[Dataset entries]
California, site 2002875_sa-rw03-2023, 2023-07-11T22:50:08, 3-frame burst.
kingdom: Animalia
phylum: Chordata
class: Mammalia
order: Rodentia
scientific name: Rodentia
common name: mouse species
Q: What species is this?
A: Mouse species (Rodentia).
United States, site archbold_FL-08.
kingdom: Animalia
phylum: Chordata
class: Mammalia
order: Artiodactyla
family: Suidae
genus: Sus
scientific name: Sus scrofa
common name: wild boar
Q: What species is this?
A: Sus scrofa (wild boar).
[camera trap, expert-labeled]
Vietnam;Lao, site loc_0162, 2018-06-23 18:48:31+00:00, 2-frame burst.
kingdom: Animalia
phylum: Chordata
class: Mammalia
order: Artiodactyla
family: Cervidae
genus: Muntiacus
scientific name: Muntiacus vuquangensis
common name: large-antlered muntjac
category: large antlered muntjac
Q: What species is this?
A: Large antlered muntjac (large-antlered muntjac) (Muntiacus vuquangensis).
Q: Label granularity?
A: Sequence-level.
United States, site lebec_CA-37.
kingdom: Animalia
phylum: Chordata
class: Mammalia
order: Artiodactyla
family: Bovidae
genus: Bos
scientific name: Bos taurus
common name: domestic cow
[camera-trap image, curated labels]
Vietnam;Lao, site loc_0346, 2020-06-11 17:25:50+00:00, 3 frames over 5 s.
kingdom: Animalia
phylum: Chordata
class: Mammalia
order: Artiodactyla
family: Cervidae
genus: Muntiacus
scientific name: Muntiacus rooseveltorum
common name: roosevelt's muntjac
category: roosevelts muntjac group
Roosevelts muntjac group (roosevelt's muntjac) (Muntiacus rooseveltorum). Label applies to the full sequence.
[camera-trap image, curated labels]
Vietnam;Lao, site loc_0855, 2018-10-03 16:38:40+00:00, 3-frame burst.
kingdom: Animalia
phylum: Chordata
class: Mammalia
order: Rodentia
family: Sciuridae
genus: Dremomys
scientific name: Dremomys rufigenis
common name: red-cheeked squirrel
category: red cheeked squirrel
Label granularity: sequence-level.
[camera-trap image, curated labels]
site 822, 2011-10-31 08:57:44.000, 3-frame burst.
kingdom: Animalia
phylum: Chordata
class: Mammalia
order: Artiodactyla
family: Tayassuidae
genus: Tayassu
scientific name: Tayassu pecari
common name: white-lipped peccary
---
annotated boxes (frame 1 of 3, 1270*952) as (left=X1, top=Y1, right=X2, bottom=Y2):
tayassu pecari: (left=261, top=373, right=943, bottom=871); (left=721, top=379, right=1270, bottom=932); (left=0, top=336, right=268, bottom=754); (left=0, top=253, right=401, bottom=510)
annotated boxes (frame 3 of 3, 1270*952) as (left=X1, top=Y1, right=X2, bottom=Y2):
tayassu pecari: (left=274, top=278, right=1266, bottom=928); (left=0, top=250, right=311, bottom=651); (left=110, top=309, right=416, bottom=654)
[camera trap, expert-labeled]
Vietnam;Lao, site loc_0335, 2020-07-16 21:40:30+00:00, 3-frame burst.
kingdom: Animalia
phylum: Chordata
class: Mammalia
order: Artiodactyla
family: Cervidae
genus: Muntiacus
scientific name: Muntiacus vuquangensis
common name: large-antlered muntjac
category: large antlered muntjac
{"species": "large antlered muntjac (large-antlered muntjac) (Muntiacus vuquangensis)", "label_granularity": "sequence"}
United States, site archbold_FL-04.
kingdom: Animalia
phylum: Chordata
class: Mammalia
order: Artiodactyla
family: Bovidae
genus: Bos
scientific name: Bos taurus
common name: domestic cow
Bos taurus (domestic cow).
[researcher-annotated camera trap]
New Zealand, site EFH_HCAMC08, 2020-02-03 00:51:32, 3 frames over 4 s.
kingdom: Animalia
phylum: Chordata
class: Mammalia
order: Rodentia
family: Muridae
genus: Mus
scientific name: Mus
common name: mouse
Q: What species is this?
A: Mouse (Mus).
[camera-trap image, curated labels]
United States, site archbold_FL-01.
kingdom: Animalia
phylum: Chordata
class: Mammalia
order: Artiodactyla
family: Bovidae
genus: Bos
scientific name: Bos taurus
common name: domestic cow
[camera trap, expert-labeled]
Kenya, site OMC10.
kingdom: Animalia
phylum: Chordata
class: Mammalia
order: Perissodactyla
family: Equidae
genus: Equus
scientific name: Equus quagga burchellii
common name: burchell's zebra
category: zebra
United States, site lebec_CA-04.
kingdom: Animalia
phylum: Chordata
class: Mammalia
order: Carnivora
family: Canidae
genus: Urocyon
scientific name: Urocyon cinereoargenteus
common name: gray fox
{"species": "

▶ [Problem to work on]:
Reproduce the data in full. Nothing in it may be altered.

▶ [Response for this exercise]:
California, site 2002875_sa-rw03-2023, 2023-07-11T22:50:08, 3-frame burst.
kingdom: Animalia
phylum: Chordata
class: Mammalia
order: Rodentia
scientific name: Rodentia
common name: mouse species
Q: What species is this?
A: Mouse species (Rodentia).
United States, site archbold_FL-08.
kingdom: Animalia
phylum: Chordata
class: Mammalia
order: Artiodactyla
family: Suidae
genus: Sus
scientific name: Sus scrofa
common name: wild boar
Q: What species is this?
A: Sus scrofa (wild boar).
[camera trap, expert-labeled]
Vietnam;Lao, site loc_0162, 2018-06-23 18:48:31+00:00, 2-frame burst.
kingdom: Animalia
phylum: Chordata
class: Mammalia
order: Artiodactyla
family: Cervidae
genus: Muntiacus
scientific name: Muntiacus vuquangensis
common name: large-antlered muntjac
category: large antlered muntjac
Q: What species is this?
A: Large antlered muntjac (large-antlered muntjac) (Muntiacus vuquangensis).
Q: Label granularity?
A: Sequence-level.
United States, site lebec_CA-37.
kingdom: Animalia
phylum: Chordata
class: Mammalia
order: Artiodactyla
family: Bovidae
genus: Bos
scientific name: Bos taurus
common name: domestic cow
[camera-trap image, curated labels]
Vietnam;Lao, site loc_0346, 2020-06-11 17:25:50+00:00, 3 frames over 5 s.
kingdom: Animalia
phylum: Chordata
class: Mammalia
order: Artiodactyla
family: Cervidae
genus: Muntiacus
scientific name: Muntiacus rooseveltorum
common name: roosevelt's muntjac
category: roosevelts muntjac group
Roosevelts muntjac group (roosevelt's muntjac) (Muntiacus rooseveltorum). Label applies to the full sequence.
[camera-trap image, curated labels]
Vietnam;Lao, site loc_0855, 2018-10-03 16:38:40+00:00, 3-frame burst.
kingdom: Animalia
phylum: Chordata
class: Mammalia
order: Rodentia
family: Sciuridae
genus: Dremomys
scientific name: Dremomys rufigenis
common name: red-cheeked squirrel
category: red cheeked squirrel
Label granularity: sequence-level.
[camera-trap image, curated labels]
site 822, 2011-10-31 08:57:44.000, 3-frame burst.
kingdom: Animalia
phylum: Chordata
class: Mammalia
order: Artiodactyla
family: Tayassuidae
genus: Tayassu
scientific name: Tayassu pecari
common name: white-lipped peccary
---
annotated boxes (frame 1 of 3, 1270*952) as (left=X1, top=Y1, right=X2, bottom=Y2):
tayassu pecari: (left=261, top=373, right=943, bottom=871); (left=721, top=379, right=1270, bottom=932); (left=0, top=336, right=268, bottom=754); (left=0, top=253, right=401, bottom=510)
annotated boxes (frame 3 of 3, 1270*952) as (left=X1, top=Y1, right=X2, bottom=Y2):
tayassu pecari: (left=274, top=278, right=1266, bottom=928); (left=0, top=250, right=311, bottom=651); (left=110, top=309, right=416, bottom=654)
[camera trap, expert-labeled]
Vietnam;Lao, site loc_0335, 2020-07-16 21:40:30+00:00, 3-frame burst.
kingdom: Animalia
phylum: Chordata
class: Mammalia
order: Artiodactyla
family: Cervidae
genus: Muntiacus
scientific name: Muntiacus vuquangensis
common name: large-antlered muntjac
category: large antlered muntjac
{"species": "large antlered muntjac (large-antlered muntjac) (Muntiacus vuquangensis)", "label_granularity": "sequence"}
United States, site archbold_FL-04.
kingdom: Animalia
phylum: Chordata
class: Mammalia
order: Artiodactyla
family: Bovidae
genus: Bos
scientific name: Bos taurus
common name: domestic cow
Bos taurus (domestic cow).
[researcher-annotated camera trap]
New Zealand, site EFH_HCAMC08, 2020-02-03 00:51:32, 3 frames over 4 s.
kingdom: Animalia
phylum: Chordata
class: Mammalia
order: Rodentia
family: Muridae
genus: Mus
scientific name: Mus
common name: mouse
Q: What species is this?
A: Mouse (Mus).
[camera-trap image, curated labels]
United States, site archbold_FL-01.
kingdom: Animalia
phylum: Chordata
class: Mammalia
order: Artiodactyla
family: Bovidae
genus: Bos
scientific name: Bos taurus
common name: domestic cow
[camera trap, expert-labeled]
Kenya, site OMC10.
kingdom: Animalia
phylum: Chordata
class: Mammalia
order: Perissodactyla
family: Equidae
genus: Equus
scientific name: Equus quagga burchellii
common name: burchell's zebra
category: zebra
United States, site lebec_CA-04.
kingdom: Animalia
phylum: Chordata
class: Mammalia
order: Carnivora
family: Canidae
genus: Urocyon
scientific name: Urocyon cinereoargenteus
common name: gray fox
{"species": "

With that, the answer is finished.